Cafferty File

How should the government help homeowners?

From CNN's Jack Cafferty:

Home foreclosures were up a record 81% in 2008…that's a 225% increase since 2006. If that doesn't get your attention how about this: more than 3 million foreclosure filings were issued last year and more than 860 thousand families lost their homes.

Should the government be doing anything to help homeowners?

Some say that number is on the low side, and this year things may get worse. Efforts to stop or even slow the crisis have failed. The two government- sponsored mortgage companies, Fannie Mae and Freddie Mac, temporarily suspended foreclosures at the end of November. But foreclosures in December were higher than in November. The experts are now predicting we could see another 3 million foreclosures this year.

The rest of the problem is tied to collapsing prices. The S&P/Case-Shiller Home Price Index says home prices have dropped 21% on average nationally from their peak, and in some of the worst hit areas, like Phoenix, they've dropped as much as 40%. What this means in many cases is that people who can no longer make their mortgage payments also cannot sell their house for enough to pay off their mortgage. The houses are worth less than what is owed on them.

Here’s my question to you: What should the government be doing, if anything, to help homeowners?

Interested to know which ones made it on air?

Dina from Ashland, Virginia writes:
Right now, my husband and I are working, so we can pay our mortgage. But who knows what the future holds? I'd like the government to mandate that mortgage companies be more flexible when homeowners have to deal with the unexpected like unemployment, death of a spouse, and illness.

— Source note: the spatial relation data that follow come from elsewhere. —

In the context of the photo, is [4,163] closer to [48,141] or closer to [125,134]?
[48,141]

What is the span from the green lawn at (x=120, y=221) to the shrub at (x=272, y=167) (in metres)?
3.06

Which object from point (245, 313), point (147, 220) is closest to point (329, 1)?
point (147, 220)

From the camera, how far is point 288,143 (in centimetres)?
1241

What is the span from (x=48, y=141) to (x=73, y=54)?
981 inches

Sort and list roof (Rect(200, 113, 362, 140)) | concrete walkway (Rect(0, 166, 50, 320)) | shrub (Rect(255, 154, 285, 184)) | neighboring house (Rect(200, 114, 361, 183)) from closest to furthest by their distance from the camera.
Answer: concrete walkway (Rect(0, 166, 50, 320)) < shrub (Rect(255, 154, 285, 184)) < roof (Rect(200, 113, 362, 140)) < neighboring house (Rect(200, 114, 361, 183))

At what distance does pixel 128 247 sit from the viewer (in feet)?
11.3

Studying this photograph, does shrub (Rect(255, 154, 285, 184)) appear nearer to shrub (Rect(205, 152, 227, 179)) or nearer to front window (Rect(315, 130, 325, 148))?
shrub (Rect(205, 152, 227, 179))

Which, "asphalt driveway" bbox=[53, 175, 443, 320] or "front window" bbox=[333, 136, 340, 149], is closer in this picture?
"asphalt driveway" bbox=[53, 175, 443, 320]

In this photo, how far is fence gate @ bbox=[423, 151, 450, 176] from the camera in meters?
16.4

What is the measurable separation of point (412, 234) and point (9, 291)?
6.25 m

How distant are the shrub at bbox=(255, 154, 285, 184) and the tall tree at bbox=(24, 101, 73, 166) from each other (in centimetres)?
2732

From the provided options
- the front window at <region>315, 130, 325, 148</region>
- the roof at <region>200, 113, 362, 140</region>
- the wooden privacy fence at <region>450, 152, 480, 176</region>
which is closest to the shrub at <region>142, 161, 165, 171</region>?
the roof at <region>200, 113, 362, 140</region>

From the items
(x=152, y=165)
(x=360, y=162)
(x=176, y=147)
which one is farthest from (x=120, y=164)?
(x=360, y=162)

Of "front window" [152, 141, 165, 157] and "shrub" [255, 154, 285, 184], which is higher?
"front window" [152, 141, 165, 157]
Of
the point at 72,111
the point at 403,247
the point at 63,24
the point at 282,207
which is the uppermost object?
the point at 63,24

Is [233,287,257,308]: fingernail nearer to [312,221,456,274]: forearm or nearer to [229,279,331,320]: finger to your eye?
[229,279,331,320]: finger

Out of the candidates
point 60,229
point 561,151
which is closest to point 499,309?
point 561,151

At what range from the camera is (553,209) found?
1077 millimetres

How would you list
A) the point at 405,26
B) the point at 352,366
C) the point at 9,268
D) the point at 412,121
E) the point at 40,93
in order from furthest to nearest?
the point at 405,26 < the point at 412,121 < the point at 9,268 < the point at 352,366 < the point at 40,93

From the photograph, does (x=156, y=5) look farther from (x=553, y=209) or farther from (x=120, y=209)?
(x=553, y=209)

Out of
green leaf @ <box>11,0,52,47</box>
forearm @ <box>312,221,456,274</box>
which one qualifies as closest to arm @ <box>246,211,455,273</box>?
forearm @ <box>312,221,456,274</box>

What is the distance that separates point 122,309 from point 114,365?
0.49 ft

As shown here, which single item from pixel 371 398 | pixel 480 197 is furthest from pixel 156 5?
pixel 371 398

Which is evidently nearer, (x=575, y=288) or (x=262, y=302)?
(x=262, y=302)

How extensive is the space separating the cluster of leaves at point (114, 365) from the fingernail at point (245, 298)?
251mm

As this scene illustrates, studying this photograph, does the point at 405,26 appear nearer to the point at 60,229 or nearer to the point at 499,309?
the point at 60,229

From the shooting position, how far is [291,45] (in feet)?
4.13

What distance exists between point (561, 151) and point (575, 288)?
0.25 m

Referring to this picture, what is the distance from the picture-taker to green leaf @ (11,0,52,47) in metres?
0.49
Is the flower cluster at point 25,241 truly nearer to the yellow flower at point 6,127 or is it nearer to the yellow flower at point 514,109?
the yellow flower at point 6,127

The first course of action should not be foreclosure.

Barbara from North Carolina writes:
Why should we all have to pay for the mistakes those homeowners made? Some of us rent, we get hit with the taxes and the ones who made mistakes get our money. Where's my payment for not going in over my head?

Ron from San Diego, California writes:
Hi Jack: Instead of giving the money to the banks. The federal government should offer refinancing directly. A direct loan program for distressed homeowners at a low fixed rate. That way their payments would be a lot lower. In addition, they would not be in danger of losing their house.

Barry from Granger, Indiana writes:
As a realtor that works with people going into foreclosure in Northern Indiana, the big need is for job creation right now. Elkhart County has an unemployment rate of 12.4% due to lack of manufacturing jobs right now. Other than jobs, I would like to see a loan modification system that makes sense for owner occupants, not for the person whose summer beach house is in foreclosure. The banks need a clear system. Most everybody I come in contact with that is in foreclosure tells me that the bank will not work with them.

Linda from Charleston, South Carolina writes:
Mandatory refinancing of ARM mortgages that should not have happened in the first place.

John writes:
Jack, Why not give each eligible voting Americans $250,000. Tax them on it. Create a mandatory mortgage payoff and purchase of an American automobile. Instant stimulus package. Why give more money to people who screwed it up the first time?